Will Hurtado’s 22-vote lead hold up as recount starts in state Senate District 16?
State Sen. Melissa Hurtado was sworn in for a second term following a 20-vote win in the 16th District, but a recount launched by her Republican challenger could take days before the dust is settled in the closest state Senate race in more than a century.
Tuesday morning, two dozen Fresno County Elections workers began to sift through 221,419 ballots to locate the 4,909 ballots that were counted in the 16th Senate District. That needs to be completed before ballot signatures can be challenged.
Fresno County Clerk/Registrar of Voters James A. Kus said that process could take three or four days.
Republican David Shepard requested the recount on Dec. 13, four days after Fresno, Tulare, Kings and Kern elections officials certified Hurtado’s 68,457-to-68,437 vote win.
Hurtado, a Sanger native who moved to Bakersfield to run in the 16th District, was sworn in for a second state Senate term on Dec. 10 at her Hanford district office.
On Monday, Kern County added four votes to the tally, a 3-1 count in favor of Hurtado that gave her a 22-vote lead.
Tulare County began its recount on Monday, and officials rejected 14 challenges to handwriting on vote-by-mail ballots raised by the Shepard campaign.
Tuesday, the action shifted to Fresno County while Tulare officials paused their efforts at the behest of the Shepard campaign.
Kus explained the process to representatives for the Hurtado and Shepard campaigns, and explained the start would be delayed while election workers made their way to a county warehouse near the Fresno fairgrounds. The workers were not asked to show up until a cashier’s check covering the $3,973 recount cost for the day was delivered by the Shepard campaign.

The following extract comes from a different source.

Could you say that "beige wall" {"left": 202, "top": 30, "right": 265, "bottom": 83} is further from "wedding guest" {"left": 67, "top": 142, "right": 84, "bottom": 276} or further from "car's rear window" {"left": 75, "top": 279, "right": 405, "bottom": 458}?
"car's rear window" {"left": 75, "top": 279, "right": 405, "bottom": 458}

Once the workers began to show up, a staff break was called at 10 a.m. before any ballots could be manually sorted. The work will be interrupted by a one-hour lunch break, and a 15-minute afternoon break. Activities are scheduled to stop at 4 p.m., unless election officials determine otherwise.
According to the procedures outlined by Kus, “a counted vote by mail or provisional ballot may be challenged only on grounds of disqualifying distinguishing marks or some other grounds visible on the face of the ballot.”
That ballot will then be set aside and removed from the count if the elections official determines the ballot was not properly cast.
If “frivolous or mass challenges” are made, the elections official will advise the recount observer of the challenge requirements and remove the observer if that activity continues.
Shepard, a 29-year-old farmer from Porterville, had built a lead of up to 3,400 votes in the first days following the Nov. 8 election only to see that advantage whittled and eventually evaporated in the last few days of the count.
Hurtado lost in Fresno, Tulare and Kings counties by a combined 9,947 votes but made it up with a 9,969-vote advantage in Kern County.